(begin)
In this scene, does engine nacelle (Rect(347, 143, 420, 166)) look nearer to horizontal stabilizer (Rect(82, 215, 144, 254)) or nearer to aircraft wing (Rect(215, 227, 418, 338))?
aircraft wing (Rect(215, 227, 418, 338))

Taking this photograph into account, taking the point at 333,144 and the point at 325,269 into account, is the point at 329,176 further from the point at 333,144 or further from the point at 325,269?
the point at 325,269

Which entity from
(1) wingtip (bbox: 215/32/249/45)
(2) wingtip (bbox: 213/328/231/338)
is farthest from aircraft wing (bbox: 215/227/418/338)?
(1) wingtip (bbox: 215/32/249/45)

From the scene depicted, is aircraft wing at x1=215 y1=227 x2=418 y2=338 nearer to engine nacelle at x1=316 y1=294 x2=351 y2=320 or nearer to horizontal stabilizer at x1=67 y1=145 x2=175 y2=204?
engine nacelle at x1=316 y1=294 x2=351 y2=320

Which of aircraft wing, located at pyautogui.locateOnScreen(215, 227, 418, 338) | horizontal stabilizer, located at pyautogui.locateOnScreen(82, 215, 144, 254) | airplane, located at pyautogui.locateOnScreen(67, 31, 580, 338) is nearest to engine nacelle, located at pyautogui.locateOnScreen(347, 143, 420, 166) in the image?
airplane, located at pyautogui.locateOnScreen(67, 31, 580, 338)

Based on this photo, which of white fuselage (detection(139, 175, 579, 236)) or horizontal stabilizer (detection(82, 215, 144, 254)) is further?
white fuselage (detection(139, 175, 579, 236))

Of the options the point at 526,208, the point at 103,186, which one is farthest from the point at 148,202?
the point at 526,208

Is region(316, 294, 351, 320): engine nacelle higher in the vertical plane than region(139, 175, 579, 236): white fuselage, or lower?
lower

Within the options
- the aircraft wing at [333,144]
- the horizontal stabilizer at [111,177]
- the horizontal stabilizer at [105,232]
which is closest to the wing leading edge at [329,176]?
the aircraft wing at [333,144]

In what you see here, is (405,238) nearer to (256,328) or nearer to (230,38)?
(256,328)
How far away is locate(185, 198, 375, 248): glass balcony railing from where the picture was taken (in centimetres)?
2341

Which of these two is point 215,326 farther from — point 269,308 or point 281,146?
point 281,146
(end)
(begin)
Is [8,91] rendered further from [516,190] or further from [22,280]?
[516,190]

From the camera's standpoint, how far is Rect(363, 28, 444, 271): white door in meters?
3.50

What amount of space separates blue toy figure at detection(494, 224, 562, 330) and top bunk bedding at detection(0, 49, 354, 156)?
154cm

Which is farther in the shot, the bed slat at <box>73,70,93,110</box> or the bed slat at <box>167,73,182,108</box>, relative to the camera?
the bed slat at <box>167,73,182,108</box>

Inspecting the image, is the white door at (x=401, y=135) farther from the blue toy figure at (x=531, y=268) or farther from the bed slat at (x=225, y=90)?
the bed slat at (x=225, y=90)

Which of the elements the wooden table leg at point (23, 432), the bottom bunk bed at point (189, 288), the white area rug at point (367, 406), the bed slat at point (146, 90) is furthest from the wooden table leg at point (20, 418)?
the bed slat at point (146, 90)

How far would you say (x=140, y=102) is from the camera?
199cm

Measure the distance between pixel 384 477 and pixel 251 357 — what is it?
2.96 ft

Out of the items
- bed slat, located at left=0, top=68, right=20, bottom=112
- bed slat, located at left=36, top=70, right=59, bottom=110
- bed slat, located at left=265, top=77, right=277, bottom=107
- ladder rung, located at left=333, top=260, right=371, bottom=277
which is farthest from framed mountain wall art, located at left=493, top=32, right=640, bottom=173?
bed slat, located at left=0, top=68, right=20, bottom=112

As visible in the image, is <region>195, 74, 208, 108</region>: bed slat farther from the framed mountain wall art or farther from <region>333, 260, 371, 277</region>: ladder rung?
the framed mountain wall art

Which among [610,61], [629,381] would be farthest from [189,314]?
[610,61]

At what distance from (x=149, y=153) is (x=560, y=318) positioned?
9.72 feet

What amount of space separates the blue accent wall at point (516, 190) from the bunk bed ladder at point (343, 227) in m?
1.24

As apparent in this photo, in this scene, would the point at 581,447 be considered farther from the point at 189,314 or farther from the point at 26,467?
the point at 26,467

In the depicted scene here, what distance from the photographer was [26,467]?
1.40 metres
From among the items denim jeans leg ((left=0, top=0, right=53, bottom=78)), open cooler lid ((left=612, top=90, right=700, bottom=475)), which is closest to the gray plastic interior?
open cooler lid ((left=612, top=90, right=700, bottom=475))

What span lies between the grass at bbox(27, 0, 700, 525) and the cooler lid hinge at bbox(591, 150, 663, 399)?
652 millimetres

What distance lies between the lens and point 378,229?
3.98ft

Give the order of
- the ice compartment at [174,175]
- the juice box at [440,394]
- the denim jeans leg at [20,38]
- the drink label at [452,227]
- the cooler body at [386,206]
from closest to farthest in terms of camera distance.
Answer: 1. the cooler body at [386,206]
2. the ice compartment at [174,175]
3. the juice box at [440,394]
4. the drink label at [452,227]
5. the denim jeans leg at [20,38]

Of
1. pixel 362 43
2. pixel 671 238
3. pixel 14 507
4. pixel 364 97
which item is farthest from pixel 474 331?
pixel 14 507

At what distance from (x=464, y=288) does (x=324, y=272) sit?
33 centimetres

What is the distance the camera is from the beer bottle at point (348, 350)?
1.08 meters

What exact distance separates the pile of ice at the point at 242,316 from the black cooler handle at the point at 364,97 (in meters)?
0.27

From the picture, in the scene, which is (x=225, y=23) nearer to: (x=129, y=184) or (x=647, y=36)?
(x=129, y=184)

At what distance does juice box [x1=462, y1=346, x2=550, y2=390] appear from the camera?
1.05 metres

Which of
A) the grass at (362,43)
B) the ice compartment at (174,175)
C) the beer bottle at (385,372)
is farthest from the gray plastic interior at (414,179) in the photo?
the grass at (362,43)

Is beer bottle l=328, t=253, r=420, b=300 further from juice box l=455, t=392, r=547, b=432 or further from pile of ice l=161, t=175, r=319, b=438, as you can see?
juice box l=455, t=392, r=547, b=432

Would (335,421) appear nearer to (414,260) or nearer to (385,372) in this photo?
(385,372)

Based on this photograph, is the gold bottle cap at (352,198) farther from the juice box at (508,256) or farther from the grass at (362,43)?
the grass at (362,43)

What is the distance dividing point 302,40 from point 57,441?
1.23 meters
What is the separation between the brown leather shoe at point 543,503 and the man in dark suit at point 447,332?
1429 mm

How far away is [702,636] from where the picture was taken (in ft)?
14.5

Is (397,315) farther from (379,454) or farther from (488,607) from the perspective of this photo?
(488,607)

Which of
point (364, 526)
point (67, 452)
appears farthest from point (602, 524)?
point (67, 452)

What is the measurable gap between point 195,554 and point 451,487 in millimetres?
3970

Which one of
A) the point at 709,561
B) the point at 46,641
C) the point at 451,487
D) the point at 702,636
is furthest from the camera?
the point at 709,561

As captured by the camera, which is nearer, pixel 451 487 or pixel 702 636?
(end)
(begin)
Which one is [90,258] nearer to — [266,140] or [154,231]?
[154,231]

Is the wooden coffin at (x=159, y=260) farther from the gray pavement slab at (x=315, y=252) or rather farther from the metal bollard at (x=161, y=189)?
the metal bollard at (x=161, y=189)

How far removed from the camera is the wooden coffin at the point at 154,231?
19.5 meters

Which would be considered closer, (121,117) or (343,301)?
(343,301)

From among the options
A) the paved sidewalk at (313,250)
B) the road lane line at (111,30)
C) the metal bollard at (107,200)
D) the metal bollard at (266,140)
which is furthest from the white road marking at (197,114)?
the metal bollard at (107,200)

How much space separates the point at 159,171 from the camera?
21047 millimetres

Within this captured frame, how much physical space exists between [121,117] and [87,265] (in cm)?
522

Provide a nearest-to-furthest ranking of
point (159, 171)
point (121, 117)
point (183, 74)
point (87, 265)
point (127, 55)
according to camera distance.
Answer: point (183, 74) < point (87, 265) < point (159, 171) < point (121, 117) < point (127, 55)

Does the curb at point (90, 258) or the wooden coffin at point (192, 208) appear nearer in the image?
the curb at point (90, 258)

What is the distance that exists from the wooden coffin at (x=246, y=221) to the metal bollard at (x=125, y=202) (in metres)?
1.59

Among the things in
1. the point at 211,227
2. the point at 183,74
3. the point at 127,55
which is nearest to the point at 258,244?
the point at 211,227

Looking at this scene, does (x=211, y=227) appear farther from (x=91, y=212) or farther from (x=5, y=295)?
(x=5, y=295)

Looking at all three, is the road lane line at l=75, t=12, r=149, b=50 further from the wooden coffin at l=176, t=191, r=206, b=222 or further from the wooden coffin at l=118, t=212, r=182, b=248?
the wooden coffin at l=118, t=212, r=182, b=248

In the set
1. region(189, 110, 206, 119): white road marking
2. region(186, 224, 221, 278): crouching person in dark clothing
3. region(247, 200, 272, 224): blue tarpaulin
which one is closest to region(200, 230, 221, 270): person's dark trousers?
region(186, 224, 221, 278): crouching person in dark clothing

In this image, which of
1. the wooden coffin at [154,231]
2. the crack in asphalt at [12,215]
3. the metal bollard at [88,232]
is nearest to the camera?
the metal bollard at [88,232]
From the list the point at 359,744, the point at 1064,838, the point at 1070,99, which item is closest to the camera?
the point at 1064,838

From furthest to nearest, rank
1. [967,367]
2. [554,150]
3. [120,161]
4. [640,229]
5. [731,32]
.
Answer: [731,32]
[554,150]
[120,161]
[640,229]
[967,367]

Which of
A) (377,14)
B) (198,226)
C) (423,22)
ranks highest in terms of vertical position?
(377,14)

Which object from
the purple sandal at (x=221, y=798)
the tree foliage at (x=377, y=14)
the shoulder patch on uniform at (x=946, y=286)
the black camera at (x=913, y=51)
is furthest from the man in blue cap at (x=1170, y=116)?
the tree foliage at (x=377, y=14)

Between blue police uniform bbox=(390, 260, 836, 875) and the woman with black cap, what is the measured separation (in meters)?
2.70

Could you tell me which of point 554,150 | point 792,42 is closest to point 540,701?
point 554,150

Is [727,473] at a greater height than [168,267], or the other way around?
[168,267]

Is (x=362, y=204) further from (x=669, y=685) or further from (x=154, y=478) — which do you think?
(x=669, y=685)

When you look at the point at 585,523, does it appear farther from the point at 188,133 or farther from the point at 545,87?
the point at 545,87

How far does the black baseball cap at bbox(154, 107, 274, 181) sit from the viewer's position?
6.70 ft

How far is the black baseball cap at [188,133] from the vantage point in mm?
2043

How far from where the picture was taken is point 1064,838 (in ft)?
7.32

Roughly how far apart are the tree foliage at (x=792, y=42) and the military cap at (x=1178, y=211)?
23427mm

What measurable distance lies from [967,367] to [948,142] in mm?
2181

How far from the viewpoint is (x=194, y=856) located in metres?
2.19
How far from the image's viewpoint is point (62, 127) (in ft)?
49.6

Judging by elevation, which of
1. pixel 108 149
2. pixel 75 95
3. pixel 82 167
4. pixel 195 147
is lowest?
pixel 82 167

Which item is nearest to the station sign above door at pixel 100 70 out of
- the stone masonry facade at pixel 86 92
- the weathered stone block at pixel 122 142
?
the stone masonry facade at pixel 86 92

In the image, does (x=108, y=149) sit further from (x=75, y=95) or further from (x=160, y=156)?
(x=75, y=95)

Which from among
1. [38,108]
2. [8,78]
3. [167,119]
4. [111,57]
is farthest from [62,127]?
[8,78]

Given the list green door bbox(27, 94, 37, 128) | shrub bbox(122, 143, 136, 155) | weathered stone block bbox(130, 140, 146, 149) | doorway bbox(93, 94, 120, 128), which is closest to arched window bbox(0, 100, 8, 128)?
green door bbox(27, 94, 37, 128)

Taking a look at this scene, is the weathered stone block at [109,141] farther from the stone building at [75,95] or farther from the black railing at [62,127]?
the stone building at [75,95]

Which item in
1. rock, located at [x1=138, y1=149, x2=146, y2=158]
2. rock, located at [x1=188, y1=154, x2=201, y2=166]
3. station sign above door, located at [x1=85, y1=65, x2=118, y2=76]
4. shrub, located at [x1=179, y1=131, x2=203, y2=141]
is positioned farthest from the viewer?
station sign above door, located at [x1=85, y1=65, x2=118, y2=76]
(end)
• _Problem_: Show every line of the records above that contains the word "person". Matching is case-sensitive.

• _Exercise solution_:
2. region(186, 224, 221, 278): crouching person in dark clothing
which one is closest to region(200, 230, 221, 270): person's dark trousers?
region(186, 224, 221, 278): crouching person in dark clothing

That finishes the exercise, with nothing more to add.